(INFORMATION SUPPLIED)

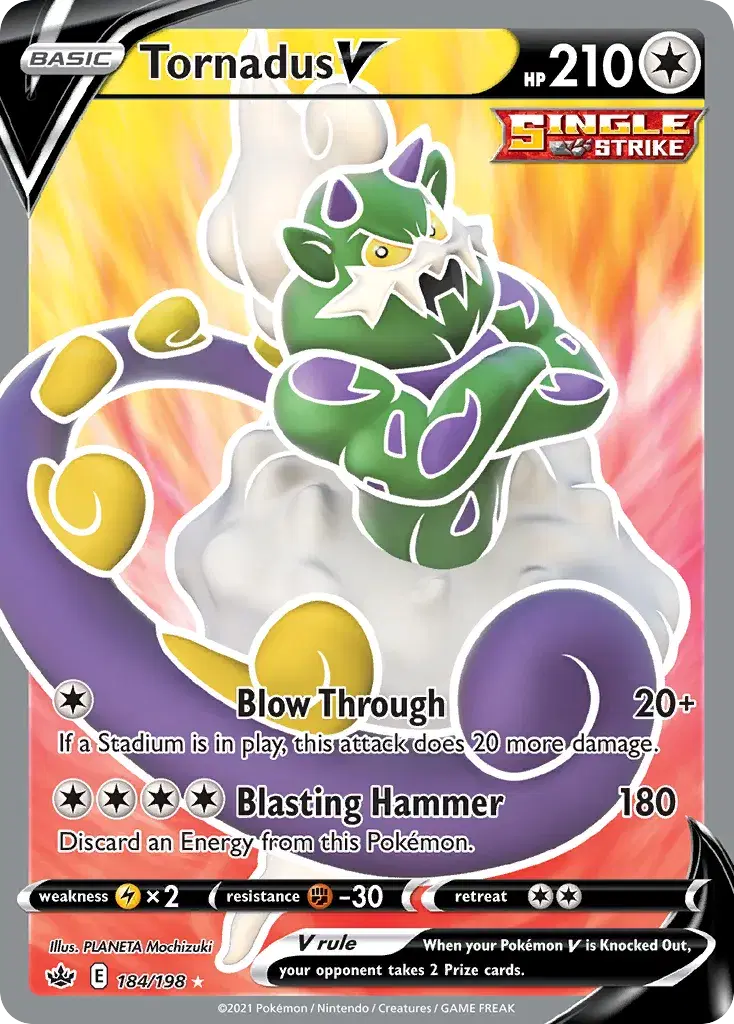 Tornadus V Chilling Reign 184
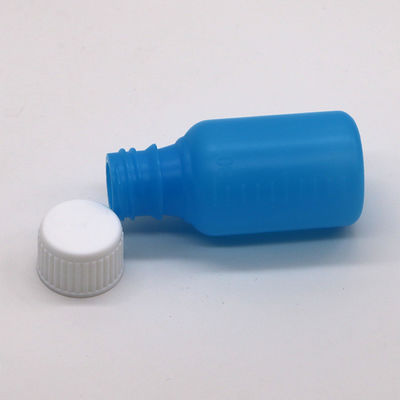 30 ml / 1oz / 1cc HDPE υγρό φάρμακο δισκίο μπουκάλι χάπι με CRC κάλυμμα και εκτύπωση οθόνης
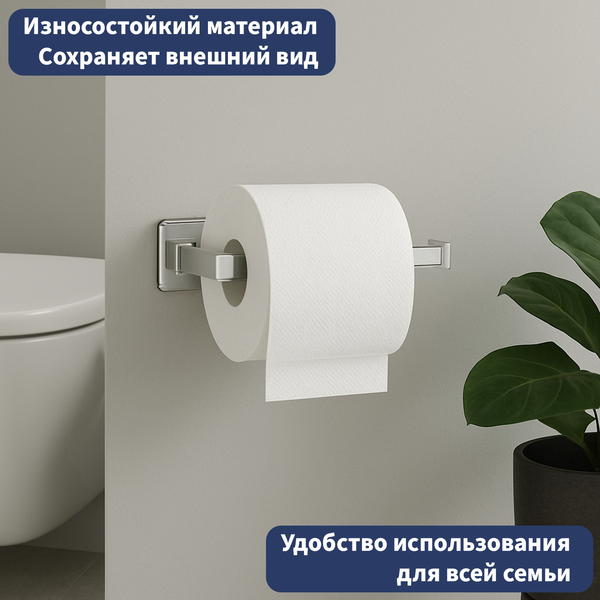 Изображение товара Держатель для туалетной бумаги Lauter 21TS8305 (Chrome)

(End INFORMATION SUPPLIED)

**AIM OF THE TASK**
From the first line to the last, write out the data exactly, omitting any pictures.

**EXPECTED ANSWER**
 Tornadus V Chilling Reign 184
 30 ml / 1oz / 1cc HDPE υγρό φάρμακο δισκίο μπουκάλι χάπι με CRC κάλυμμα και εκτύπωση οθόνης
 Изображение товара Держатель для туалетной бумаги Lauter 21TS8305 (Chrome)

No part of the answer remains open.